All these costs add up. And for what?
So far, the DOJ has won nothing at trial. Nothing.
Our trial started in November 2017. The jury acquitted all six defendants of every charge. The government then dismissed 135 other defendants, no doubt realizing that it couldn’t possibly convince a jury that people who were only protesting were not guilty of a crime.
The other defendants who have gone to trial have had their charges dismissed because of the prosecutorial misconduct described below, have been acquitted or have won a mistrial when the jury could not reach a verdict.
There are almost too many problems to count with these prosecutions. Here are three of the biggest problems:
First, the prosecutors egregiously misread the jury pool in the District. Our residents see protests every week, but the government seemed to think they could convince the jurors to ignore the line between heated protest and criminal rioting. The First Amendment was irrelevant to the Department of Justice.
Second, the hard work and persistence of defense counsel uncovered clear evidence of prosecutorial misconduct. The judge overseeing the cases found that the government had intentionally failed to disclose many videos it had obtained from the right-wing organization Project Veritas, as required by law. “I do think it’s a serious violation,” said the chief judge of the court. My friend Justin Dillon (a former prosecutor himself) wrote a great piece about the Brady violations here.

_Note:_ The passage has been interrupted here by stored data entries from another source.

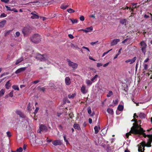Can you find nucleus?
<instances>
[{"label":"nucleus","mask_w":152,"mask_h":152,"mask_svg":"<svg viewBox=\"0 0 152 152\" xmlns=\"http://www.w3.org/2000/svg\"><path fill=\"white\" fill-rule=\"evenodd\" d=\"M136 127L135 126H134L132 128L131 132H132V134H140L142 135L143 137L145 138L146 137H148L149 138L151 137H152V135L146 134L144 132L145 131L143 129L140 127L138 129H137Z\"/></svg>","instance_id":"1"},{"label":"nucleus","mask_w":152,"mask_h":152,"mask_svg":"<svg viewBox=\"0 0 152 152\" xmlns=\"http://www.w3.org/2000/svg\"><path fill=\"white\" fill-rule=\"evenodd\" d=\"M131 121L134 122H135L133 124V126L131 127L130 131L129 132L127 133L126 134V136L127 138H129V135H131V134H132V132H131V131L132 130V128L134 126H135L136 127V129H138L139 128H140V127H141V125H140L138 124V123H137V120L135 118H134V119Z\"/></svg>","instance_id":"2"},{"label":"nucleus","mask_w":152,"mask_h":152,"mask_svg":"<svg viewBox=\"0 0 152 152\" xmlns=\"http://www.w3.org/2000/svg\"><path fill=\"white\" fill-rule=\"evenodd\" d=\"M40 36L38 34H35L31 37V41L35 43H38L41 41Z\"/></svg>","instance_id":"3"},{"label":"nucleus","mask_w":152,"mask_h":152,"mask_svg":"<svg viewBox=\"0 0 152 152\" xmlns=\"http://www.w3.org/2000/svg\"><path fill=\"white\" fill-rule=\"evenodd\" d=\"M32 28L29 26L25 27L22 29V31L24 36L30 33L32 31Z\"/></svg>","instance_id":"4"},{"label":"nucleus","mask_w":152,"mask_h":152,"mask_svg":"<svg viewBox=\"0 0 152 152\" xmlns=\"http://www.w3.org/2000/svg\"><path fill=\"white\" fill-rule=\"evenodd\" d=\"M140 44L141 46V48L142 51L144 54H145L146 52V48L147 46L145 42L144 41H142Z\"/></svg>","instance_id":"5"},{"label":"nucleus","mask_w":152,"mask_h":152,"mask_svg":"<svg viewBox=\"0 0 152 152\" xmlns=\"http://www.w3.org/2000/svg\"><path fill=\"white\" fill-rule=\"evenodd\" d=\"M44 55H41L38 53L36 55L35 58L38 60L41 61H45L47 60L48 58L45 56Z\"/></svg>","instance_id":"6"},{"label":"nucleus","mask_w":152,"mask_h":152,"mask_svg":"<svg viewBox=\"0 0 152 152\" xmlns=\"http://www.w3.org/2000/svg\"><path fill=\"white\" fill-rule=\"evenodd\" d=\"M68 63V64L69 66L71 67L73 69H75L77 68L78 64L71 61L69 59H67L66 60Z\"/></svg>","instance_id":"7"},{"label":"nucleus","mask_w":152,"mask_h":152,"mask_svg":"<svg viewBox=\"0 0 152 152\" xmlns=\"http://www.w3.org/2000/svg\"><path fill=\"white\" fill-rule=\"evenodd\" d=\"M48 130L47 127L44 124H41L39 126V132L41 131L46 132Z\"/></svg>","instance_id":"8"},{"label":"nucleus","mask_w":152,"mask_h":152,"mask_svg":"<svg viewBox=\"0 0 152 152\" xmlns=\"http://www.w3.org/2000/svg\"><path fill=\"white\" fill-rule=\"evenodd\" d=\"M52 143L55 146L57 145H61L62 144L61 141L59 140H54L52 142Z\"/></svg>","instance_id":"9"},{"label":"nucleus","mask_w":152,"mask_h":152,"mask_svg":"<svg viewBox=\"0 0 152 152\" xmlns=\"http://www.w3.org/2000/svg\"><path fill=\"white\" fill-rule=\"evenodd\" d=\"M15 113L17 115H18L20 117H21L22 118H24L26 117V116L24 115V114L20 110H17L15 111Z\"/></svg>","instance_id":"10"},{"label":"nucleus","mask_w":152,"mask_h":152,"mask_svg":"<svg viewBox=\"0 0 152 152\" xmlns=\"http://www.w3.org/2000/svg\"><path fill=\"white\" fill-rule=\"evenodd\" d=\"M93 27L92 26H90L89 27H88L86 28V29H81L80 30H81L85 32H89L93 30Z\"/></svg>","instance_id":"11"},{"label":"nucleus","mask_w":152,"mask_h":152,"mask_svg":"<svg viewBox=\"0 0 152 152\" xmlns=\"http://www.w3.org/2000/svg\"><path fill=\"white\" fill-rule=\"evenodd\" d=\"M81 91L83 94H86L87 91V90L86 89V86L84 85H83L81 88Z\"/></svg>","instance_id":"12"},{"label":"nucleus","mask_w":152,"mask_h":152,"mask_svg":"<svg viewBox=\"0 0 152 152\" xmlns=\"http://www.w3.org/2000/svg\"><path fill=\"white\" fill-rule=\"evenodd\" d=\"M26 69V67H23L20 68L18 69H17L15 72V73L16 74H18V73H20L24 70H25Z\"/></svg>","instance_id":"13"},{"label":"nucleus","mask_w":152,"mask_h":152,"mask_svg":"<svg viewBox=\"0 0 152 152\" xmlns=\"http://www.w3.org/2000/svg\"><path fill=\"white\" fill-rule=\"evenodd\" d=\"M65 83L67 85H69L71 83L70 79L69 77H67L65 78Z\"/></svg>","instance_id":"14"},{"label":"nucleus","mask_w":152,"mask_h":152,"mask_svg":"<svg viewBox=\"0 0 152 152\" xmlns=\"http://www.w3.org/2000/svg\"><path fill=\"white\" fill-rule=\"evenodd\" d=\"M152 142V137L149 138L148 141L147 143L146 144V147H151V143Z\"/></svg>","instance_id":"15"},{"label":"nucleus","mask_w":152,"mask_h":152,"mask_svg":"<svg viewBox=\"0 0 152 152\" xmlns=\"http://www.w3.org/2000/svg\"><path fill=\"white\" fill-rule=\"evenodd\" d=\"M120 41V40L119 39H114L111 42V46H113L116 45Z\"/></svg>","instance_id":"16"},{"label":"nucleus","mask_w":152,"mask_h":152,"mask_svg":"<svg viewBox=\"0 0 152 152\" xmlns=\"http://www.w3.org/2000/svg\"><path fill=\"white\" fill-rule=\"evenodd\" d=\"M31 14L32 15L31 17L32 19H38L39 18V16L38 15L33 12L31 13Z\"/></svg>","instance_id":"17"},{"label":"nucleus","mask_w":152,"mask_h":152,"mask_svg":"<svg viewBox=\"0 0 152 152\" xmlns=\"http://www.w3.org/2000/svg\"><path fill=\"white\" fill-rule=\"evenodd\" d=\"M88 112L91 116H93L94 115V113H91V110L90 107L88 108Z\"/></svg>","instance_id":"18"},{"label":"nucleus","mask_w":152,"mask_h":152,"mask_svg":"<svg viewBox=\"0 0 152 152\" xmlns=\"http://www.w3.org/2000/svg\"><path fill=\"white\" fill-rule=\"evenodd\" d=\"M10 80L8 81L6 83V84H5V86L6 88L7 89H9L10 87L11 86V84L10 83Z\"/></svg>","instance_id":"19"},{"label":"nucleus","mask_w":152,"mask_h":152,"mask_svg":"<svg viewBox=\"0 0 152 152\" xmlns=\"http://www.w3.org/2000/svg\"><path fill=\"white\" fill-rule=\"evenodd\" d=\"M107 112L110 114L113 115L114 114L113 110L112 109L108 108L107 110Z\"/></svg>","instance_id":"20"},{"label":"nucleus","mask_w":152,"mask_h":152,"mask_svg":"<svg viewBox=\"0 0 152 152\" xmlns=\"http://www.w3.org/2000/svg\"><path fill=\"white\" fill-rule=\"evenodd\" d=\"M23 57H21L20 58H19L18 59L16 62L15 63V64L16 65H17L19 64L22 61H23Z\"/></svg>","instance_id":"21"},{"label":"nucleus","mask_w":152,"mask_h":152,"mask_svg":"<svg viewBox=\"0 0 152 152\" xmlns=\"http://www.w3.org/2000/svg\"><path fill=\"white\" fill-rule=\"evenodd\" d=\"M6 23V20H4L0 22V28L3 27L5 25Z\"/></svg>","instance_id":"22"},{"label":"nucleus","mask_w":152,"mask_h":152,"mask_svg":"<svg viewBox=\"0 0 152 152\" xmlns=\"http://www.w3.org/2000/svg\"><path fill=\"white\" fill-rule=\"evenodd\" d=\"M73 127L75 129H77L78 130L80 129L79 125L77 124H74L73 125Z\"/></svg>","instance_id":"23"},{"label":"nucleus","mask_w":152,"mask_h":152,"mask_svg":"<svg viewBox=\"0 0 152 152\" xmlns=\"http://www.w3.org/2000/svg\"><path fill=\"white\" fill-rule=\"evenodd\" d=\"M68 5L67 4L65 5L64 4H62L60 8L61 9L63 10L66 9L67 7H68Z\"/></svg>","instance_id":"24"},{"label":"nucleus","mask_w":152,"mask_h":152,"mask_svg":"<svg viewBox=\"0 0 152 152\" xmlns=\"http://www.w3.org/2000/svg\"><path fill=\"white\" fill-rule=\"evenodd\" d=\"M146 116L145 114L144 113H140L139 114V116L141 118H144Z\"/></svg>","instance_id":"25"},{"label":"nucleus","mask_w":152,"mask_h":152,"mask_svg":"<svg viewBox=\"0 0 152 152\" xmlns=\"http://www.w3.org/2000/svg\"><path fill=\"white\" fill-rule=\"evenodd\" d=\"M126 19H123L121 20L120 23H121L126 25Z\"/></svg>","instance_id":"26"},{"label":"nucleus","mask_w":152,"mask_h":152,"mask_svg":"<svg viewBox=\"0 0 152 152\" xmlns=\"http://www.w3.org/2000/svg\"><path fill=\"white\" fill-rule=\"evenodd\" d=\"M123 109L124 106L121 105H119L117 108V109L120 111H121L123 110Z\"/></svg>","instance_id":"27"},{"label":"nucleus","mask_w":152,"mask_h":152,"mask_svg":"<svg viewBox=\"0 0 152 152\" xmlns=\"http://www.w3.org/2000/svg\"><path fill=\"white\" fill-rule=\"evenodd\" d=\"M136 59H137V57H136L135 56V57H134L132 59H130L131 61H130V64H133V63H134L135 61L136 60Z\"/></svg>","instance_id":"28"},{"label":"nucleus","mask_w":152,"mask_h":152,"mask_svg":"<svg viewBox=\"0 0 152 152\" xmlns=\"http://www.w3.org/2000/svg\"><path fill=\"white\" fill-rule=\"evenodd\" d=\"M98 77V75H96L93 77L91 79V81L92 82H94L96 80Z\"/></svg>","instance_id":"29"},{"label":"nucleus","mask_w":152,"mask_h":152,"mask_svg":"<svg viewBox=\"0 0 152 152\" xmlns=\"http://www.w3.org/2000/svg\"><path fill=\"white\" fill-rule=\"evenodd\" d=\"M5 90L4 89H2L0 91V97L2 96L4 94Z\"/></svg>","instance_id":"30"},{"label":"nucleus","mask_w":152,"mask_h":152,"mask_svg":"<svg viewBox=\"0 0 152 152\" xmlns=\"http://www.w3.org/2000/svg\"><path fill=\"white\" fill-rule=\"evenodd\" d=\"M36 142L37 143L39 144H43V140H36Z\"/></svg>","instance_id":"31"},{"label":"nucleus","mask_w":152,"mask_h":152,"mask_svg":"<svg viewBox=\"0 0 152 152\" xmlns=\"http://www.w3.org/2000/svg\"><path fill=\"white\" fill-rule=\"evenodd\" d=\"M86 83L88 85H90L92 84V81L89 80H86Z\"/></svg>","instance_id":"32"},{"label":"nucleus","mask_w":152,"mask_h":152,"mask_svg":"<svg viewBox=\"0 0 152 152\" xmlns=\"http://www.w3.org/2000/svg\"><path fill=\"white\" fill-rule=\"evenodd\" d=\"M12 88L15 90H17L18 91H19V88L18 86L17 85H13L12 86Z\"/></svg>","instance_id":"33"},{"label":"nucleus","mask_w":152,"mask_h":152,"mask_svg":"<svg viewBox=\"0 0 152 152\" xmlns=\"http://www.w3.org/2000/svg\"><path fill=\"white\" fill-rule=\"evenodd\" d=\"M76 94H72V95L69 94L68 96L69 98V99H73L75 96Z\"/></svg>","instance_id":"34"},{"label":"nucleus","mask_w":152,"mask_h":152,"mask_svg":"<svg viewBox=\"0 0 152 152\" xmlns=\"http://www.w3.org/2000/svg\"><path fill=\"white\" fill-rule=\"evenodd\" d=\"M94 129L95 130V133L97 134L99 132V130L98 129V127L97 126H95L94 127Z\"/></svg>","instance_id":"35"},{"label":"nucleus","mask_w":152,"mask_h":152,"mask_svg":"<svg viewBox=\"0 0 152 152\" xmlns=\"http://www.w3.org/2000/svg\"><path fill=\"white\" fill-rule=\"evenodd\" d=\"M67 12L70 13H72L75 12V11L73 9L71 8H69V9L67 10Z\"/></svg>","instance_id":"36"},{"label":"nucleus","mask_w":152,"mask_h":152,"mask_svg":"<svg viewBox=\"0 0 152 152\" xmlns=\"http://www.w3.org/2000/svg\"><path fill=\"white\" fill-rule=\"evenodd\" d=\"M113 95V92L111 91H109L108 94H107V97H110L111 95Z\"/></svg>","instance_id":"37"},{"label":"nucleus","mask_w":152,"mask_h":152,"mask_svg":"<svg viewBox=\"0 0 152 152\" xmlns=\"http://www.w3.org/2000/svg\"><path fill=\"white\" fill-rule=\"evenodd\" d=\"M140 144L141 145L142 147H145V146H146V144L145 141H142L140 143Z\"/></svg>","instance_id":"38"},{"label":"nucleus","mask_w":152,"mask_h":152,"mask_svg":"<svg viewBox=\"0 0 152 152\" xmlns=\"http://www.w3.org/2000/svg\"><path fill=\"white\" fill-rule=\"evenodd\" d=\"M70 20L73 24L75 23H77V19H70Z\"/></svg>","instance_id":"39"},{"label":"nucleus","mask_w":152,"mask_h":152,"mask_svg":"<svg viewBox=\"0 0 152 152\" xmlns=\"http://www.w3.org/2000/svg\"><path fill=\"white\" fill-rule=\"evenodd\" d=\"M11 31V30H10L8 31H7L6 32H5L4 34V36L5 37H6L7 35H9L10 34V33Z\"/></svg>","instance_id":"40"},{"label":"nucleus","mask_w":152,"mask_h":152,"mask_svg":"<svg viewBox=\"0 0 152 152\" xmlns=\"http://www.w3.org/2000/svg\"><path fill=\"white\" fill-rule=\"evenodd\" d=\"M63 137H64V140L65 142H66V144L67 145L68 144H69V142H68V140L66 139V135H64L63 136Z\"/></svg>","instance_id":"41"},{"label":"nucleus","mask_w":152,"mask_h":152,"mask_svg":"<svg viewBox=\"0 0 152 152\" xmlns=\"http://www.w3.org/2000/svg\"><path fill=\"white\" fill-rule=\"evenodd\" d=\"M22 151L23 149L21 147H20L19 148H18L16 150V151L17 152H22Z\"/></svg>","instance_id":"42"},{"label":"nucleus","mask_w":152,"mask_h":152,"mask_svg":"<svg viewBox=\"0 0 152 152\" xmlns=\"http://www.w3.org/2000/svg\"><path fill=\"white\" fill-rule=\"evenodd\" d=\"M112 50V49H110V50H108L107 52H104V53L103 54V55L102 56V57H104L105 55H106V54H107V53H108L111 50Z\"/></svg>","instance_id":"43"},{"label":"nucleus","mask_w":152,"mask_h":152,"mask_svg":"<svg viewBox=\"0 0 152 152\" xmlns=\"http://www.w3.org/2000/svg\"><path fill=\"white\" fill-rule=\"evenodd\" d=\"M7 136L9 137H10L12 136L10 132L9 131H7Z\"/></svg>","instance_id":"44"},{"label":"nucleus","mask_w":152,"mask_h":152,"mask_svg":"<svg viewBox=\"0 0 152 152\" xmlns=\"http://www.w3.org/2000/svg\"><path fill=\"white\" fill-rule=\"evenodd\" d=\"M137 4V3H132V4L133 6L132 7L134 8H137V6L136 5Z\"/></svg>","instance_id":"45"},{"label":"nucleus","mask_w":152,"mask_h":152,"mask_svg":"<svg viewBox=\"0 0 152 152\" xmlns=\"http://www.w3.org/2000/svg\"><path fill=\"white\" fill-rule=\"evenodd\" d=\"M148 65L146 64H144V69L145 70H147L148 69Z\"/></svg>","instance_id":"46"},{"label":"nucleus","mask_w":152,"mask_h":152,"mask_svg":"<svg viewBox=\"0 0 152 152\" xmlns=\"http://www.w3.org/2000/svg\"><path fill=\"white\" fill-rule=\"evenodd\" d=\"M138 151L139 152H142V146L141 145L138 147Z\"/></svg>","instance_id":"47"},{"label":"nucleus","mask_w":152,"mask_h":152,"mask_svg":"<svg viewBox=\"0 0 152 152\" xmlns=\"http://www.w3.org/2000/svg\"><path fill=\"white\" fill-rule=\"evenodd\" d=\"M80 20L81 21H83L84 20L85 18L84 16L82 15L81 16L80 18Z\"/></svg>","instance_id":"48"},{"label":"nucleus","mask_w":152,"mask_h":152,"mask_svg":"<svg viewBox=\"0 0 152 152\" xmlns=\"http://www.w3.org/2000/svg\"><path fill=\"white\" fill-rule=\"evenodd\" d=\"M13 91H12L10 92L9 94V96L11 97L13 96Z\"/></svg>","instance_id":"49"},{"label":"nucleus","mask_w":152,"mask_h":152,"mask_svg":"<svg viewBox=\"0 0 152 152\" xmlns=\"http://www.w3.org/2000/svg\"><path fill=\"white\" fill-rule=\"evenodd\" d=\"M5 7L7 9V11H11V9L10 8V7H8L7 6H5Z\"/></svg>","instance_id":"50"},{"label":"nucleus","mask_w":152,"mask_h":152,"mask_svg":"<svg viewBox=\"0 0 152 152\" xmlns=\"http://www.w3.org/2000/svg\"><path fill=\"white\" fill-rule=\"evenodd\" d=\"M113 102L115 104H117L118 103V99H116L115 100H113Z\"/></svg>","instance_id":"51"},{"label":"nucleus","mask_w":152,"mask_h":152,"mask_svg":"<svg viewBox=\"0 0 152 152\" xmlns=\"http://www.w3.org/2000/svg\"><path fill=\"white\" fill-rule=\"evenodd\" d=\"M7 15L5 14L4 13H2L1 15V17H5L7 16Z\"/></svg>","instance_id":"52"},{"label":"nucleus","mask_w":152,"mask_h":152,"mask_svg":"<svg viewBox=\"0 0 152 152\" xmlns=\"http://www.w3.org/2000/svg\"><path fill=\"white\" fill-rule=\"evenodd\" d=\"M1 1L4 2L5 3H7L9 1V0H1Z\"/></svg>","instance_id":"53"},{"label":"nucleus","mask_w":152,"mask_h":152,"mask_svg":"<svg viewBox=\"0 0 152 152\" xmlns=\"http://www.w3.org/2000/svg\"><path fill=\"white\" fill-rule=\"evenodd\" d=\"M128 40H129L128 38H126L125 39L124 41H122V43L123 44H124Z\"/></svg>","instance_id":"54"},{"label":"nucleus","mask_w":152,"mask_h":152,"mask_svg":"<svg viewBox=\"0 0 152 152\" xmlns=\"http://www.w3.org/2000/svg\"><path fill=\"white\" fill-rule=\"evenodd\" d=\"M68 37L70 38L71 39H73L74 38L73 36L71 34H69L68 35Z\"/></svg>","instance_id":"55"},{"label":"nucleus","mask_w":152,"mask_h":152,"mask_svg":"<svg viewBox=\"0 0 152 152\" xmlns=\"http://www.w3.org/2000/svg\"><path fill=\"white\" fill-rule=\"evenodd\" d=\"M82 48L83 49H86V50H87L89 52H90V50L88 48L85 47V46H83L82 47Z\"/></svg>","instance_id":"56"},{"label":"nucleus","mask_w":152,"mask_h":152,"mask_svg":"<svg viewBox=\"0 0 152 152\" xmlns=\"http://www.w3.org/2000/svg\"><path fill=\"white\" fill-rule=\"evenodd\" d=\"M102 66V64L101 63H97V66L98 67H99Z\"/></svg>","instance_id":"57"},{"label":"nucleus","mask_w":152,"mask_h":152,"mask_svg":"<svg viewBox=\"0 0 152 152\" xmlns=\"http://www.w3.org/2000/svg\"><path fill=\"white\" fill-rule=\"evenodd\" d=\"M39 110V108L38 107H37L35 110L34 113H37Z\"/></svg>","instance_id":"58"},{"label":"nucleus","mask_w":152,"mask_h":152,"mask_svg":"<svg viewBox=\"0 0 152 152\" xmlns=\"http://www.w3.org/2000/svg\"><path fill=\"white\" fill-rule=\"evenodd\" d=\"M11 11H13L14 12H18V10L15 8H13L12 9H11Z\"/></svg>","instance_id":"59"},{"label":"nucleus","mask_w":152,"mask_h":152,"mask_svg":"<svg viewBox=\"0 0 152 152\" xmlns=\"http://www.w3.org/2000/svg\"><path fill=\"white\" fill-rule=\"evenodd\" d=\"M139 65V64L138 62H137L136 64V66H135V70L136 71H137L138 68V65Z\"/></svg>","instance_id":"60"},{"label":"nucleus","mask_w":152,"mask_h":152,"mask_svg":"<svg viewBox=\"0 0 152 152\" xmlns=\"http://www.w3.org/2000/svg\"><path fill=\"white\" fill-rule=\"evenodd\" d=\"M15 34L17 37H19L20 35V33L18 31L16 32L15 33Z\"/></svg>","instance_id":"61"},{"label":"nucleus","mask_w":152,"mask_h":152,"mask_svg":"<svg viewBox=\"0 0 152 152\" xmlns=\"http://www.w3.org/2000/svg\"><path fill=\"white\" fill-rule=\"evenodd\" d=\"M58 128L60 130H61L63 129V127L61 125H60L58 126Z\"/></svg>","instance_id":"62"},{"label":"nucleus","mask_w":152,"mask_h":152,"mask_svg":"<svg viewBox=\"0 0 152 152\" xmlns=\"http://www.w3.org/2000/svg\"><path fill=\"white\" fill-rule=\"evenodd\" d=\"M39 82V80H36L34 81L33 82V83L35 84H37V83H38V82Z\"/></svg>","instance_id":"63"},{"label":"nucleus","mask_w":152,"mask_h":152,"mask_svg":"<svg viewBox=\"0 0 152 152\" xmlns=\"http://www.w3.org/2000/svg\"><path fill=\"white\" fill-rule=\"evenodd\" d=\"M109 63H110V62H109L107 63H106V64H104V65H103V67H106V66H107L108 65V64H109Z\"/></svg>","instance_id":"64"}]
</instances>
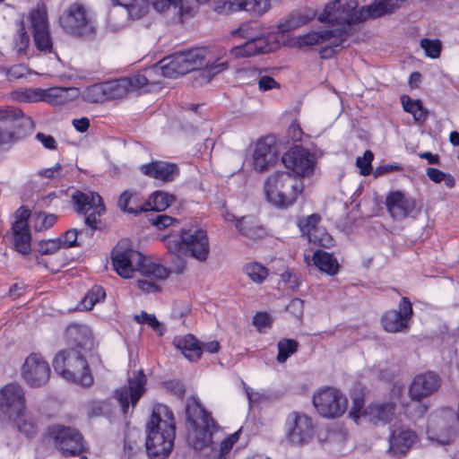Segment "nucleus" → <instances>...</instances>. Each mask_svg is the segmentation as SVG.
<instances>
[{
	"label": "nucleus",
	"mask_w": 459,
	"mask_h": 459,
	"mask_svg": "<svg viewBox=\"0 0 459 459\" xmlns=\"http://www.w3.org/2000/svg\"><path fill=\"white\" fill-rule=\"evenodd\" d=\"M168 251L174 255H184L204 263L210 254V244L205 230L196 228H181L161 237Z\"/></svg>",
	"instance_id": "obj_6"
},
{
	"label": "nucleus",
	"mask_w": 459,
	"mask_h": 459,
	"mask_svg": "<svg viewBox=\"0 0 459 459\" xmlns=\"http://www.w3.org/2000/svg\"><path fill=\"white\" fill-rule=\"evenodd\" d=\"M146 383L145 375L142 370L134 372L128 378V386L116 390V398L118 401L124 414H127L129 404L134 408L144 392Z\"/></svg>",
	"instance_id": "obj_19"
},
{
	"label": "nucleus",
	"mask_w": 459,
	"mask_h": 459,
	"mask_svg": "<svg viewBox=\"0 0 459 459\" xmlns=\"http://www.w3.org/2000/svg\"><path fill=\"white\" fill-rule=\"evenodd\" d=\"M146 451L151 459H166L172 451L176 422L172 411L165 404L153 406L146 427Z\"/></svg>",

Third, there was not just misconduct but overreach. Much ink has been spilled about the unchecked power of prosecutorial discretion. This case presents a classic example. The total property damage here was fairly minimal but the government charged each defendant—no matter her role—with multiple felonies. The government could have charged them with misdemeanors rather than felonies that exposed everyone to serious jail time. That overreach backed the defendant into a corner. Trial was less risky than the collateral consequences of a felony record. The only option was to fight.
It’s impossible to analyze the internal dynamics are within the U.S. Attorney’s Office that allowed these cases to go this far. The United States Attorney Jessie Liu should press pause on these cases and consider whether continuing to bring these cases to trial is a wise decision. It has been a humiliating run for her office. The short-term embarrassment of dismissing the remaining cases—and admitting defeat—is far better than wasting precious resources on a losing fight.
In Berger v. United States, the Supreme Court wrote that the government’s interest “in a criminal prosecution is not that it shall win a case, but that justice shall be done.” So far, the government has sought only to win. It’s time to do justice.